Evans Patrick, Cox Nancy J, Gamazon Eric R
Division of Genetic Medicine, Vanderbilt University Medical Center, Nashville, TN, United States of America.
Clare Hall, University of Cambridge, Cambridge, United Kingdom.
PeerJ. 2020 Jul 21;8:e9554. doi: 10.7717/peerj.9554. eCollection 2020.
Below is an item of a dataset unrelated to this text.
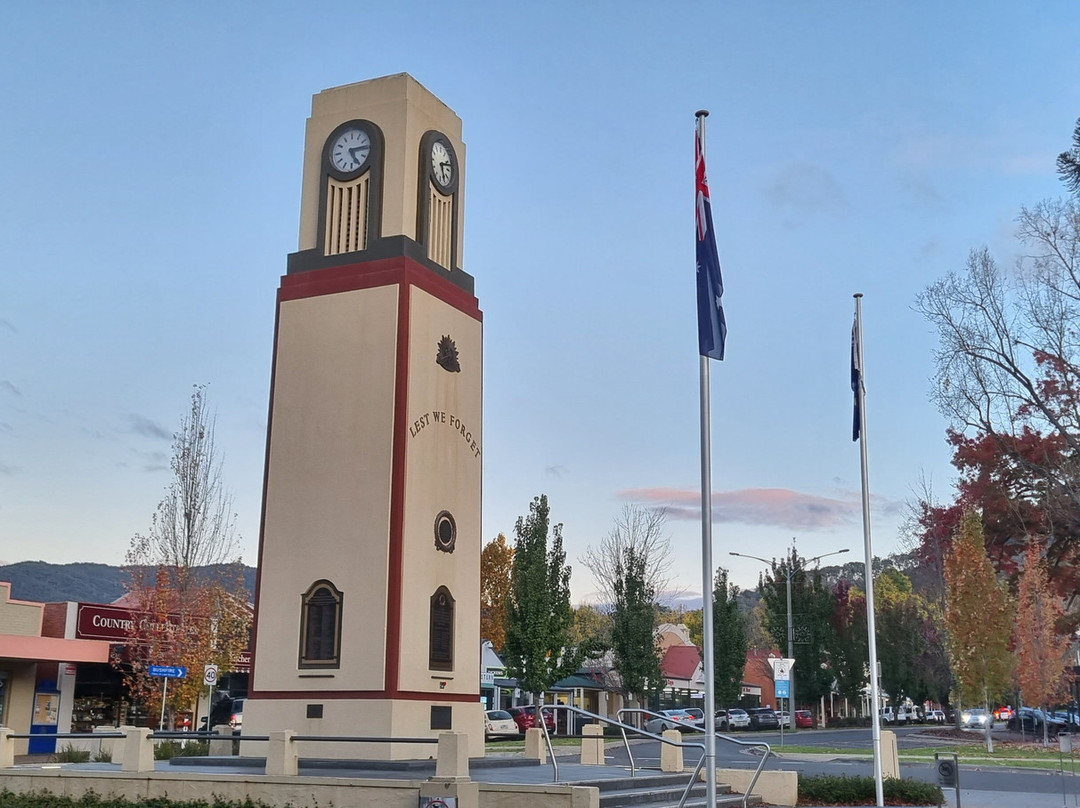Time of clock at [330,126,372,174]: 5:14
The development of explanatory models of protein sequence evolution has broad implications for our understanding of cellular biology, population history, and disease etiology. Here we analyze the GTEx transcriptome resource to quantify the effect of the transcriptome on protein sequence evolution in a multi-tissue framework. We find substantial variation among the central nervous system tissues in the effect of expression variance on evolutionary rate, with highly variable genes in the cortex showing significantly greater purifying selection than highly variable genes in subcortical regions (Mann-Whitney U = 1.4 × 10). The remaining tissues cluster in observed expression correlation with evolutionary rate, enabling evolutionary analysis of genes in diverse physiological systems, including digestive, reproductive, and immune systems. Importantly, the tissue in which a gene attains its maximum expression variance significantly varies ( = 5.55 × 10) with evolutionary rate, suggesting a tissue-anchored model of protein sequence evolution. Using a large-scale reference resource, we show that the tissue-anchored model provides a transcriptome-based approach to predicting the primary affected tissue of developmental disorders. Using gradient boosted regression trees to model evolutionary rate under a range of model parameters, selected features explain up to 62% of the variation in evolutionary rate and provide additional support for the tissue model. Finally, we investigate several methodological implications, including the importance of evolutionary-rate-aware gene expression imputation models using genetic data for improved search for disease-associated genes in transcriptome-wide association studies. Collectively, this study presents a comprehensive transcriptome-based analysis of a range of factors that may constrain molecular evolution and proposes a novel framework for the study of gene function and disease mechanism.
蛋白质序列进化解释模型的发展对我们理解细胞生物学、种群历史和疾病病因具有广泛影响。在此,我们分析基因型-组织表达(GTEx)转录组资源,以在多组织框架中量化转录组对蛋白质序列进化的影响。我们发现,中枢神经系统组织中,表达变异对进化速率的影响存在显著差异,皮层中高变异性基因比皮层下区域的高变异性基因表现出明显更强的纯化选择(曼-惠特尼U检验 = 1.4×10)。其余组织在观察到的表达与进化速率的相关性上聚类,从而能够对包括消化、生殖和免疫系统在内的多种生理系统中的基因进行进化分析。重要的是,基因达到其最大表达变异的组织随进化速率显著变化( = 5.55×10),这表明存在一种基于组织的蛋白质序列进化模型。利用大规模参考资源,我们表明基于组织的模型提供了一种基于转录组的方法来预测发育障碍的主要受影响组织。使用梯度提升回归树在一系列模型参数下对进化速率进行建模,所选特征可解释高达62%的进化速率变异,并为组织模型提供了额外支持。最后,我们研究了几个方法学意义,包括在全转录组关联研究中使用遗传数据的进化速率感知基因表达插补模型对于改进疾病相关基因搜索的重要性。总的来说,本研究对一系列可能限制分子进化的因素进行了全面的基于转录组的分析,并提出了一个研究基因功能和疾病机制的新框架。